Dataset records
____________

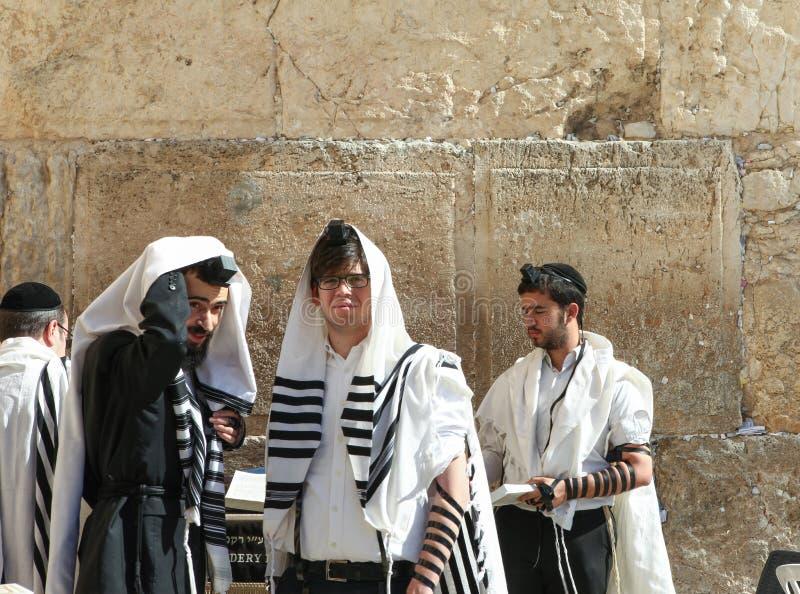 L'uomo ebreo ortodosso prega alla parete occidentale immagine stock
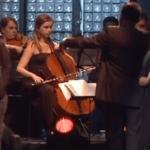 Aline Barros no DVD 20 Anos com a back-vocal Rejane do lado.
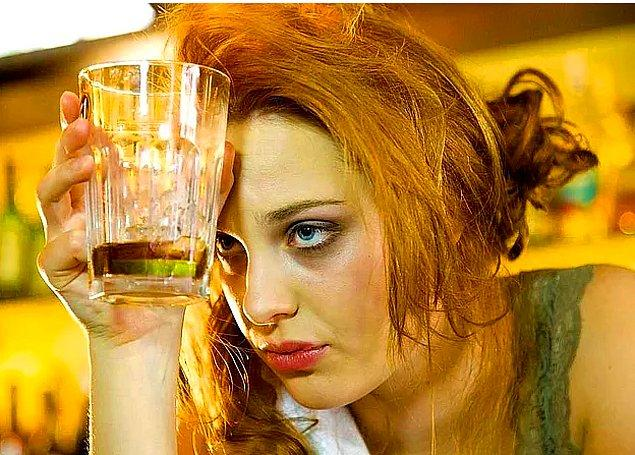 Ve bu yaşadığımız baş ağrısı öyle sıradan baş ağrılarına benzemiyor. İnsanın kanı çekiliyor adeta. Kendimizi anksiyete yaşıyor gibi hissediyoruz.
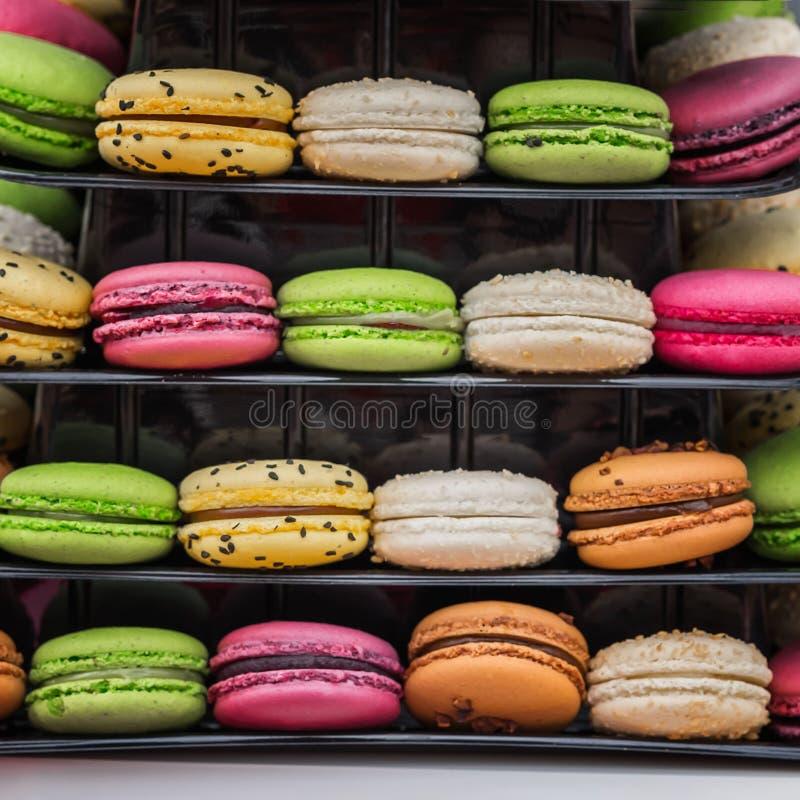 特写镜头套多彩多姿的鲜美macarons,从杏仁的法国甜曲奇饼撒粉于,喜爱的甜点心 图库摄影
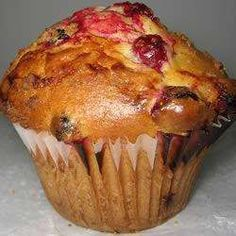 I love muffins. I can't turn a good, not- too- sweet muffin down. Autumn Muffin Recipes, Fall Recipes, Yummy Recipes, Raisin Muffins, Muffin Bread, Good Food, Yummy Food, Sweet Bread, Brunch Recipes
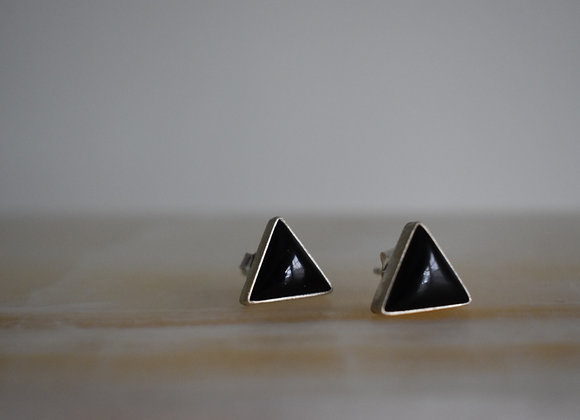 Onyx Triangle posts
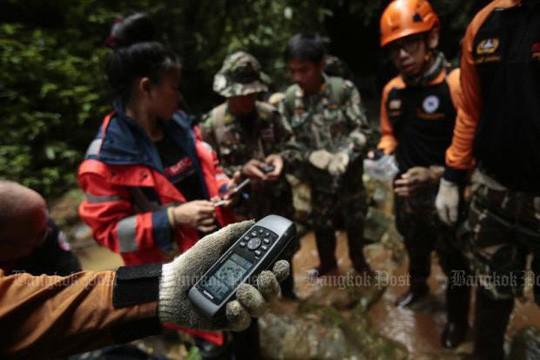 Lực lượng cứu hộ tại hiện trường. Ảnh: Bangkok Post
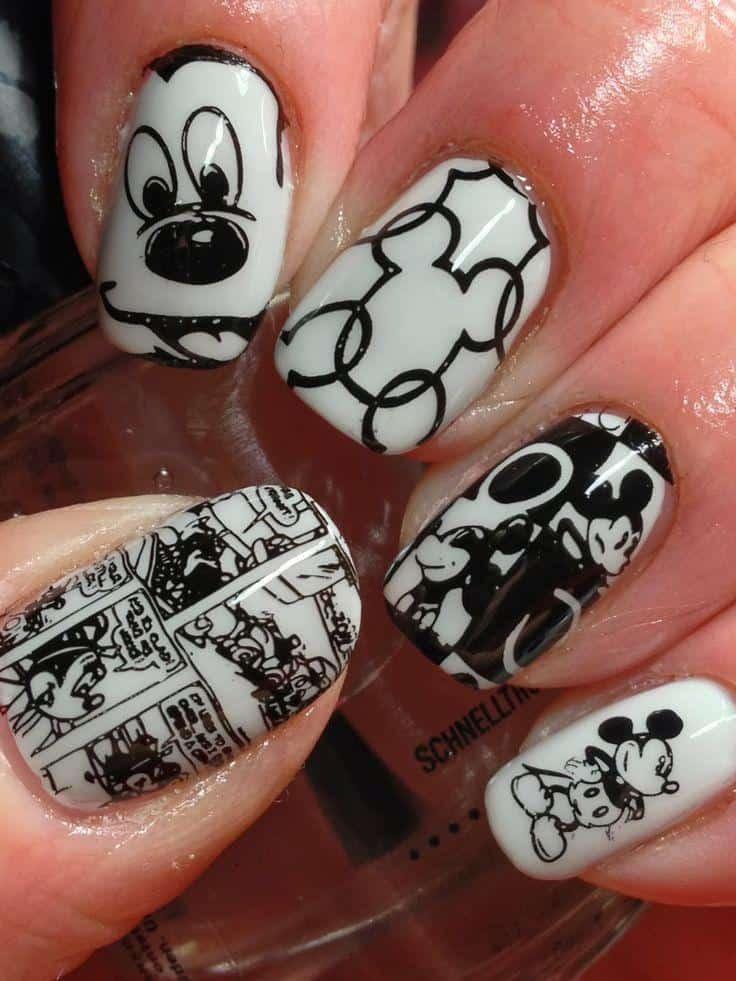 Diseños de uñas de Mickey Mouse - Cartoon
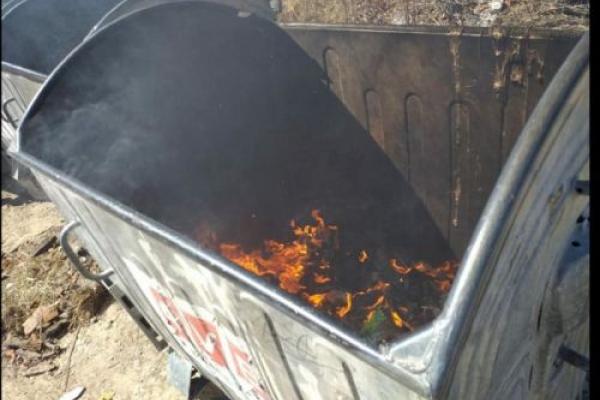Заради розваги: у Тернополі двоє юнаків підпали сміттєві баки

____________

Each line from the one with "Lực lượng cứu" to the final line of the data above is to be printed exactly; no picture should appear in the copy.

 Lực lượng cứu hộ tại hiện trường. Ảnh: Bangkok Post
 Diseños de uñas de Mickey Mouse - Cartoon
Заради розваги: у Тернополі двоє юнаків підпали сміттєві баки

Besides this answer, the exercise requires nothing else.